DIRECTIONS: Copy out, exactly as given, every line from the line with "Comparing the three" to the end of the listing, both of those lines included.

RECORD LIST:
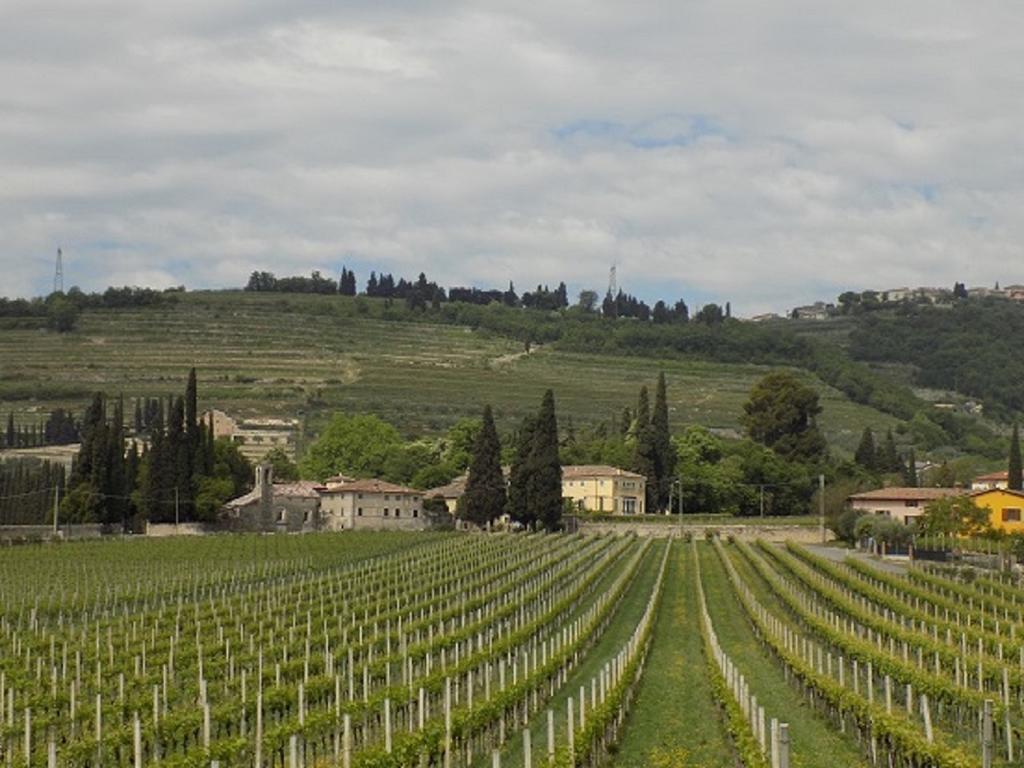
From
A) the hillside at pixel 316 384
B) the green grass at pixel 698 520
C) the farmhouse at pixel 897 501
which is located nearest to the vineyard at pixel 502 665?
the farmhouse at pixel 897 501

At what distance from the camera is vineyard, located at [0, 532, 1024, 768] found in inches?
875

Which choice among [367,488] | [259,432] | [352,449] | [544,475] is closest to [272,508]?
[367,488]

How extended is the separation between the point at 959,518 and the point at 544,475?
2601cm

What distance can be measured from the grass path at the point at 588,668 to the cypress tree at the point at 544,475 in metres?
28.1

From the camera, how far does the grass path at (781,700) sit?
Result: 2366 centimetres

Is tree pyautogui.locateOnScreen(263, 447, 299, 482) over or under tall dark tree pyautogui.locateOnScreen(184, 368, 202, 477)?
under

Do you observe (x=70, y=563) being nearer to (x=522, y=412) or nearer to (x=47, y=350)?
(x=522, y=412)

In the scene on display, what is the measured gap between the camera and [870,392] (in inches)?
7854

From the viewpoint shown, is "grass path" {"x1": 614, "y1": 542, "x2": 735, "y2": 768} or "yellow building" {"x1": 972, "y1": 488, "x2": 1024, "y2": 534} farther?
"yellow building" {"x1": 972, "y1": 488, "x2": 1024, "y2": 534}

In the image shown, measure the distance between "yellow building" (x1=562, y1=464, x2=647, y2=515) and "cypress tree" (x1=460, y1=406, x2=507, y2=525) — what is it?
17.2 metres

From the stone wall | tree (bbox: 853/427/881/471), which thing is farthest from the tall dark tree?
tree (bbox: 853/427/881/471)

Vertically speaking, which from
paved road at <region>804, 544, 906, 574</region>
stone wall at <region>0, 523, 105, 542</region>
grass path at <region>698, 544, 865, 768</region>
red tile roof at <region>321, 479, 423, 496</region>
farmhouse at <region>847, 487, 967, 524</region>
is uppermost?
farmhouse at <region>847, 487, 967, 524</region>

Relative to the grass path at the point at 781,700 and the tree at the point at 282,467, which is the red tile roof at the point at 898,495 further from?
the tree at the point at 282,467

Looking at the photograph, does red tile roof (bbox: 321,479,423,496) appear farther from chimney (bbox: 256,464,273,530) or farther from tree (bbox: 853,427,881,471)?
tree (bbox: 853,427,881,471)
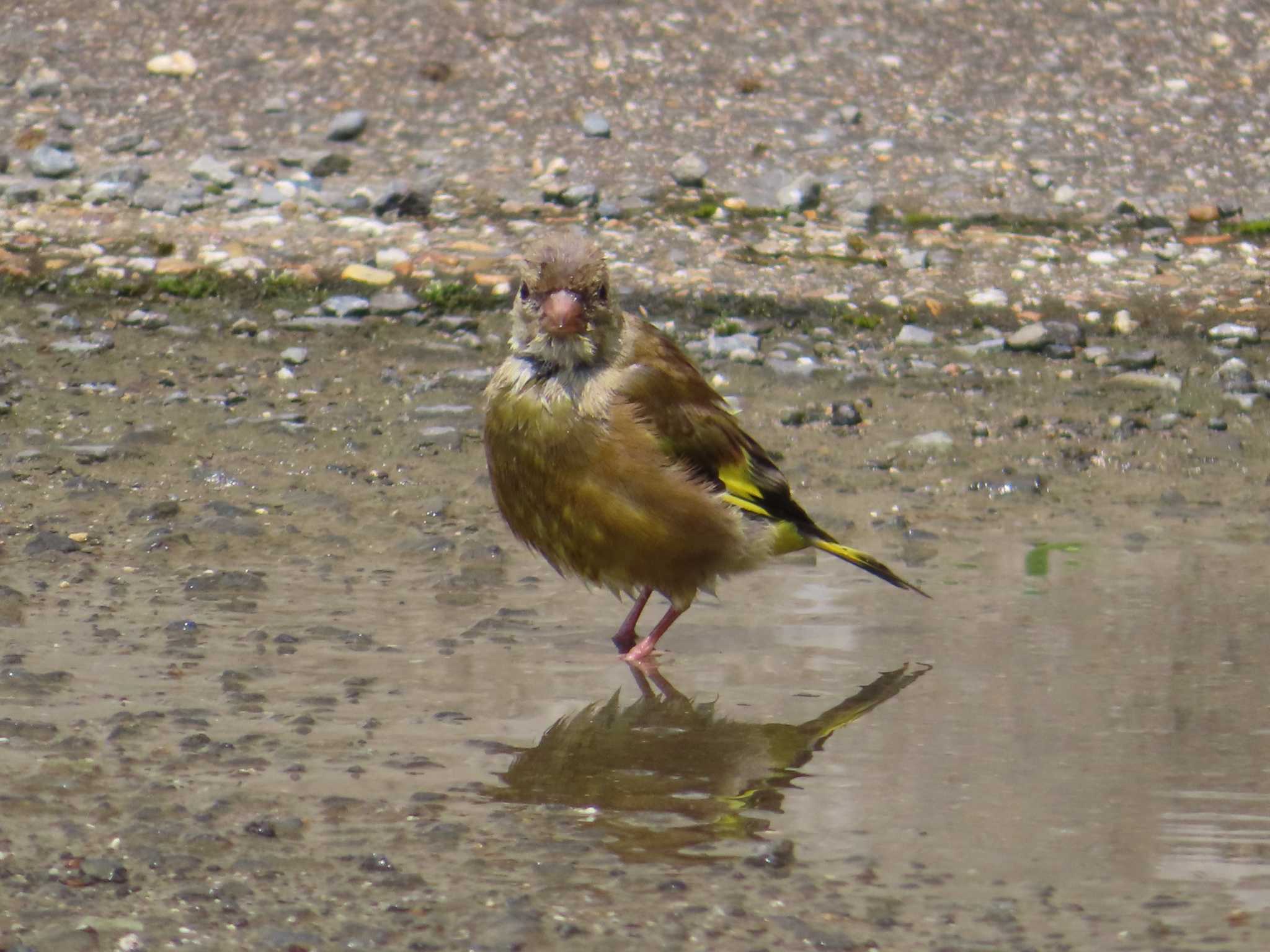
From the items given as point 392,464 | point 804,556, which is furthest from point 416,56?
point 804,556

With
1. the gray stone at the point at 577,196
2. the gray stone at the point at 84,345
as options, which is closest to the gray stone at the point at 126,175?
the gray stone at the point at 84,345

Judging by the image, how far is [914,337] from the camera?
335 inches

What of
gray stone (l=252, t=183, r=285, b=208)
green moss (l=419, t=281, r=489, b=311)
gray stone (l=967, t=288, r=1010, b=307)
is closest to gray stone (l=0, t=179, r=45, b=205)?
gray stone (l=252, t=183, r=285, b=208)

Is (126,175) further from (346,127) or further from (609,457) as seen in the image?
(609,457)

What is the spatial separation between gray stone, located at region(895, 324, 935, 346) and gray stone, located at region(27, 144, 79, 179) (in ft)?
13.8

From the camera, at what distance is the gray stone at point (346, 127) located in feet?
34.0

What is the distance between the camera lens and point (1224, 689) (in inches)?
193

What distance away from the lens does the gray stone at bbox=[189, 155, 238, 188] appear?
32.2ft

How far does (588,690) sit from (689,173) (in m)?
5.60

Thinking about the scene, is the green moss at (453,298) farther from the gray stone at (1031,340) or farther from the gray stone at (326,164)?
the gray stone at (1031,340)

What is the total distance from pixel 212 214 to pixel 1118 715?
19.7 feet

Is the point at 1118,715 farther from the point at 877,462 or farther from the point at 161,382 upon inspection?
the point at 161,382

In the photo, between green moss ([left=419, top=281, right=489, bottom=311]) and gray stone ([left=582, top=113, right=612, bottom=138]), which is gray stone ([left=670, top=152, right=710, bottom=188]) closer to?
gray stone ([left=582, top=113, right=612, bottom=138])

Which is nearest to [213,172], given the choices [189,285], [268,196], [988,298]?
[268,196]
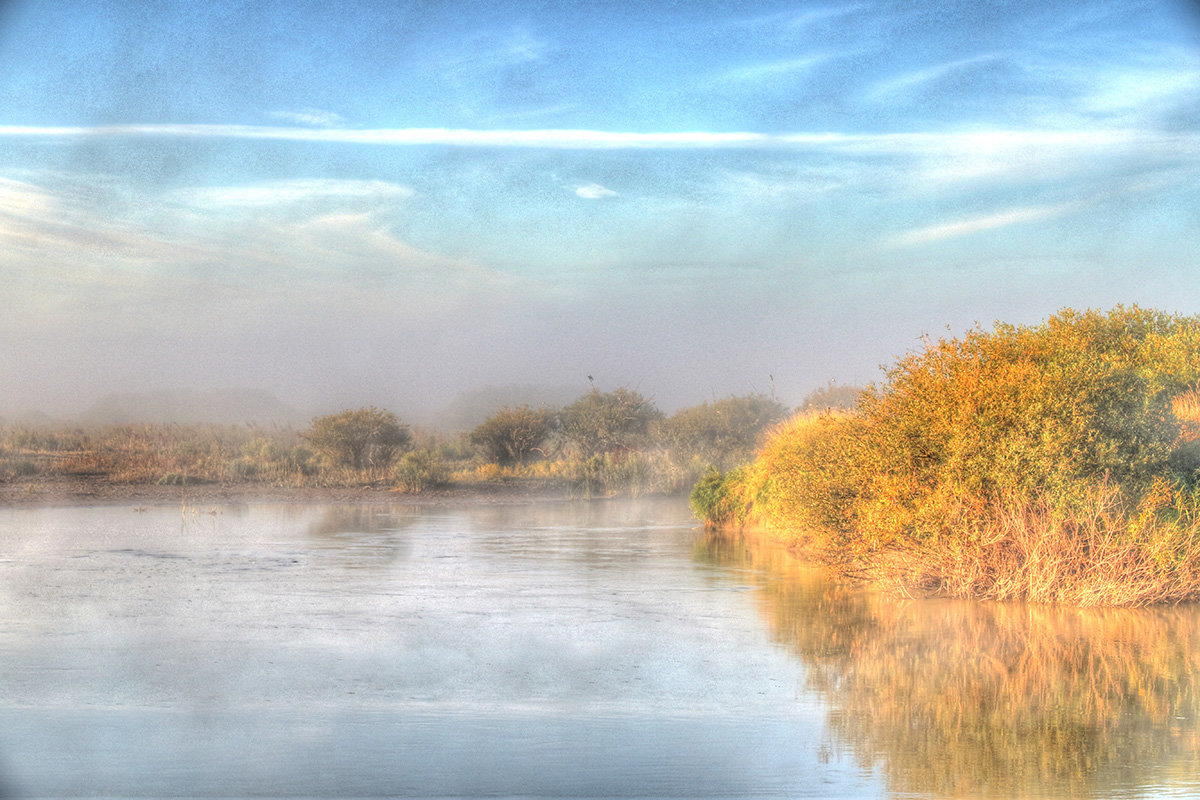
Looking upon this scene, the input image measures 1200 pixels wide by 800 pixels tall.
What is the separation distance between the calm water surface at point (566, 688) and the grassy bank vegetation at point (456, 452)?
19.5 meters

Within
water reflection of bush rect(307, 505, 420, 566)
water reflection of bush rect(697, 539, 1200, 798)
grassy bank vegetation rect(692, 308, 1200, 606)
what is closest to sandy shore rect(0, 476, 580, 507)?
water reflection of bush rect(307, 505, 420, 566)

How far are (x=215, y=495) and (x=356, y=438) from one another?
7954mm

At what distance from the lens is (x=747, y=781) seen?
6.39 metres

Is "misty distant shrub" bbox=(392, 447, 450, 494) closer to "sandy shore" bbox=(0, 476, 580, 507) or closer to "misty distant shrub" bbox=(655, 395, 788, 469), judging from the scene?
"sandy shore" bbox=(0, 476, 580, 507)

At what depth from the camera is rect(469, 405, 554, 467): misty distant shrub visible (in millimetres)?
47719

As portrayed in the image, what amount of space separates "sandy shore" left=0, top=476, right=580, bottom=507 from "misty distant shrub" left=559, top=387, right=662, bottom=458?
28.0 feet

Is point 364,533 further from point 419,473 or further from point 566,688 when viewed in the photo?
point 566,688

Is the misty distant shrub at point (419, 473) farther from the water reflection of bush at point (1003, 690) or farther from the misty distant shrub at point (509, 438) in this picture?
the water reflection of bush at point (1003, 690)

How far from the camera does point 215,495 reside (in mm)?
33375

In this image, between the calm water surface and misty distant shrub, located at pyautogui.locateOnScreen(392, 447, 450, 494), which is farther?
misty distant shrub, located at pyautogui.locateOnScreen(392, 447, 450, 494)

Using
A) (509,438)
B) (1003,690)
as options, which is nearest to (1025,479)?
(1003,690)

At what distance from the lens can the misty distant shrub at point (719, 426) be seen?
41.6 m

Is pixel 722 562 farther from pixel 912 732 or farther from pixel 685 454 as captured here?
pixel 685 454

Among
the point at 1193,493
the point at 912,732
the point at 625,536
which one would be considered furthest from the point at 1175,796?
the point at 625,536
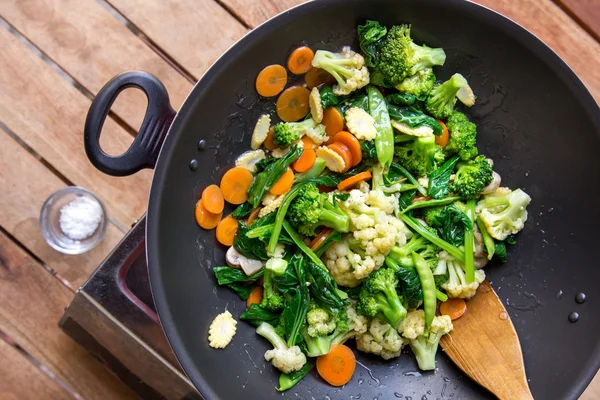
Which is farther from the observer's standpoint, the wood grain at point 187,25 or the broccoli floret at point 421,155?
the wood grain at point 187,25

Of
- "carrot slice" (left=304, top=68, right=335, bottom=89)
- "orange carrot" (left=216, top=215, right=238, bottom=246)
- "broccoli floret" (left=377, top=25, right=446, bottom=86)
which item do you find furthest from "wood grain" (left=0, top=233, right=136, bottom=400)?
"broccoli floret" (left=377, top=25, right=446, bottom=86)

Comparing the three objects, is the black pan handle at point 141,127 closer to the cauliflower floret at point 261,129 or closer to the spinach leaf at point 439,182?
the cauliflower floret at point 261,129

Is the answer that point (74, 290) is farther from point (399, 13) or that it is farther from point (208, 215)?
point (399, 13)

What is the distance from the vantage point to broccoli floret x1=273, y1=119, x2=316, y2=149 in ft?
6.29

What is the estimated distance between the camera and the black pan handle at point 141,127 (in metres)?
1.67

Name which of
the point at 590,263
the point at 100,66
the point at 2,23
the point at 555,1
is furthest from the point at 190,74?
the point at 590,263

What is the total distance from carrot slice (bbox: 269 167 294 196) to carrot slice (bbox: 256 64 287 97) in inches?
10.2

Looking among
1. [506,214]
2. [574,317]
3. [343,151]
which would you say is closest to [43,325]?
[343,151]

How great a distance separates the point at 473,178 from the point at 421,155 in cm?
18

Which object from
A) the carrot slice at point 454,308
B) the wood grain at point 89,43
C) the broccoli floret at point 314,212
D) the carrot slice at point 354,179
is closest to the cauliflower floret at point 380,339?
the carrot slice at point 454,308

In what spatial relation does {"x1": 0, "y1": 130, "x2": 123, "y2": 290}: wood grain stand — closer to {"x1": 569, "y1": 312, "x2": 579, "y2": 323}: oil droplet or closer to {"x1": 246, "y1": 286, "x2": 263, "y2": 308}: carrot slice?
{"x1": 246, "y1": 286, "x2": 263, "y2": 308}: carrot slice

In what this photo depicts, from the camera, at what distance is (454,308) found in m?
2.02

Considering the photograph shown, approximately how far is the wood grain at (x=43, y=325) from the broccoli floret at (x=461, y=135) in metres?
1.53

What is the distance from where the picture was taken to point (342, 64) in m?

ANSWER IN FULL:
Comparing the three objects, is the black pan handle at point 141,127 closer to the cauliflower floret at point 261,129 or closer to the spinach leaf at point 439,182?
the cauliflower floret at point 261,129

Is the answer that point (74, 290) is farther from point (399, 13) or that it is farther from point (208, 215)?
point (399, 13)

What is the distance from the vantage point to broccoli floret x1=273, y1=119, x2=316, y2=149 in ft?
6.29

What is the estimated distance between the camera and the black pan handle at point 141,127 (in metres)?
1.67

Name which of
the point at 590,263
the point at 100,66
the point at 2,23
the point at 555,1
is furthest from the point at 190,74?
the point at 590,263

What is the total distance from carrot slice (bbox: 269 167 294 196) to carrot slice (bbox: 256 64 287 97) in inches?
10.2

Looking among
1. [506,214]
2. [574,317]
3. [343,151]
which would you say is closest to [43,325]?
[343,151]

How great a distance separates the point at 473,178 from the point at 421,155 in cm?
18

Which object from
A) the carrot slice at point 454,308
B) the wood grain at point 89,43
C) the broccoli floret at point 314,212
D) the carrot slice at point 354,179
is closest to the cauliflower floret at point 380,339?
the carrot slice at point 454,308

In what spatial relation does {"x1": 0, "y1": 130, "x2": 123, "y2": 290}: wood grain stand — closer to {"x1": 569, "y1": 312, "x2": 579, "y2": 323}: oil droplet or closer to {"x1": 246, "y1": 286, "x2": 263, "y2": 308}: carrot slice?
{"x1": 246, "y1": 286, "x2": 263, "y2": 308}: carrot slice

In what this photo depicts, from the camera, at what distance is (454,308) found in m?
2.02

Considering the photograph shown, approximately how far is the wood grain at (x=43, y=325) from the broccoli floret at (x=461, y=135) in metres?
1.53

What is the distance from where the picture was taken to point (342, 64) in m?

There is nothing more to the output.